The musical history of the Northern Catskill area is being gathered and preserved by students in the Cherry Valley-Springfield Central School senior chorus.
The students are spending the school year researching local folk music by interviewing older members of their families and of the community to compile a collection of folk songs and musical memories.
Principal Jeffrey Bennett and music teacher Elizabeth DiSavino are leading the project, Laura Carson, district secretary, said Friday.
"Folk music is a great depository of cultural history," Bennett said in a media release. "Folk songs preserve the way people used to think, talk, and live. They are a living history of what once was.
"Knowing the music of their home and the stories that go with it is the birthright of our students," Bennett continued.
The musical research project is also expected to enhance students' study of vocal music.
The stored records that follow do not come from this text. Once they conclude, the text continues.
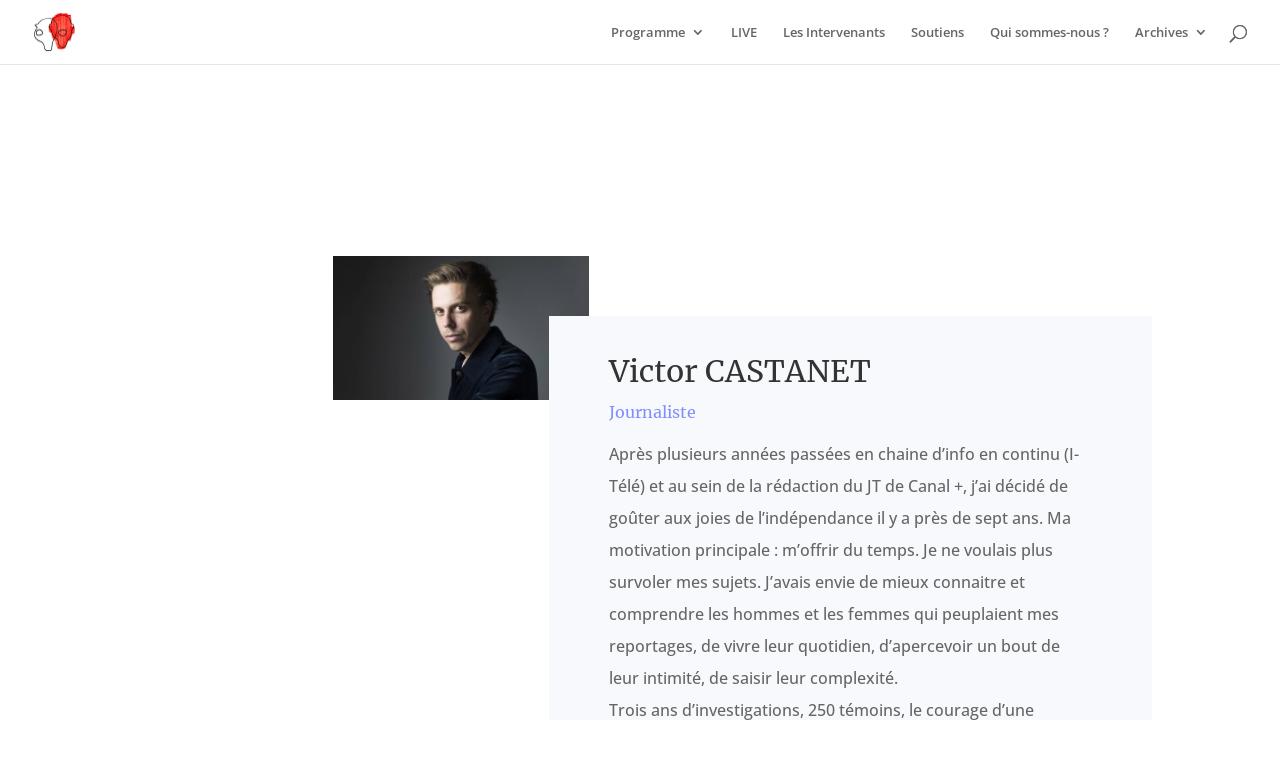

--- FILE ---
content_type: text/css
request_url: https://lanceurs-alerte.fr/wp-content/et-cache/115963/et-core-unified-cpt-deferred-115963.min.css?ver=1764938228
body_size: 394
content:
.et_pb_row_0.et_pb_row{padding-top:100px!important;padding-right:0px!important;padding-bottom:0px!important;padding-left:0px!important;margin-right:0px!important;padding-top:100px;padding-right:0px;padding-bottom:0;padding-left:0px}.et_pb_row_0,body #page-container .et-db #et-boc .et-l .et_pb_row_0.et_pb_row,body.et_pb_pagebuilder_layout.single #page-container #et-boc .et-l .et_pb_row_0.et_pb_row,body.et_pb_pagebuilder_layout.single.et_full_width_page #page-container .et_pb_row_0.et_pb_row{max-width:80%}.et_pb_image_0{margin-top:-60px!important;margin-right:-50%!important;text-align:left;margin-left:0}.et_pb_text_0{line-height:2em;font-size:16px;line-height:2em;max-width:700px}.et_pb_text_0 h2{font-family:'Merriweather',Georgia,"Times New Roman",serif;font-weight:300;font-size:40px;line-height:1.4em}.et_pb_text_0 h5{color:#7f8dff!important;line-height:2em}.et_pb_column_1{background-color:#f7f9fc;padding-top:40px;padding-right:60px;padding-bottom:40px;padding-left:60px}@media only screen and (max-width:980px){.et_pb_row_0.et_pb_row{margin-right:10%!important;margin-left:10%!important}.et_pb_image_0{margin-right:0%!important;text-align:center;margin-left:auto;margin-right:auto}.et_pb_image_0 .et_pb_image_wrap img{width:auto}}@media only screen and (max-width:767px){.et_pb_image_0 .et_pb_image_wrap img{width:auto}.et_pb_text_0 h2{font-size:30px}.et_pb_column_1{padding-right:40px;padding-left:40px}}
As part of the project, they will record the regional folk songs.
"No such collection has ever been done in the Northern Catskills until now," Bennett said.
The chorus students will be using and practicing research and interview techniques, musical ear training skills, knowledge of song forms and audio recording techniques.
Bennett said the project has the potential to benefit the students, the school and local community and the greater historical and musical area.
"When we are done, a copy of the interview information and recordings will be given to the school library, the Cherry Valley Museum, local historical associations, the New York Folklife Society, the New York Historical Society and the Folklife Archives of the Library of Congress," Bennett said.
The program has the potential for extensions of the project including transcribing the songs into written musical form and the stories into article form.
The entire project may be compiled into book form in the spirit of the Foxfire series, Bennett said.
According to www.foxfire.org, "The Foxfire Book and its 11 companion volumes stand memorial to the people and the vanishing culture of the Southern Appalachian Mountains, brought to life for readers through the words of those who were born, lived their lives, and passed away there "" words collected by high school students who wanted to be a part of their community and preserve their heritage."
The CV-S senior chorus also has plans to publish and perform some of the songs they gather.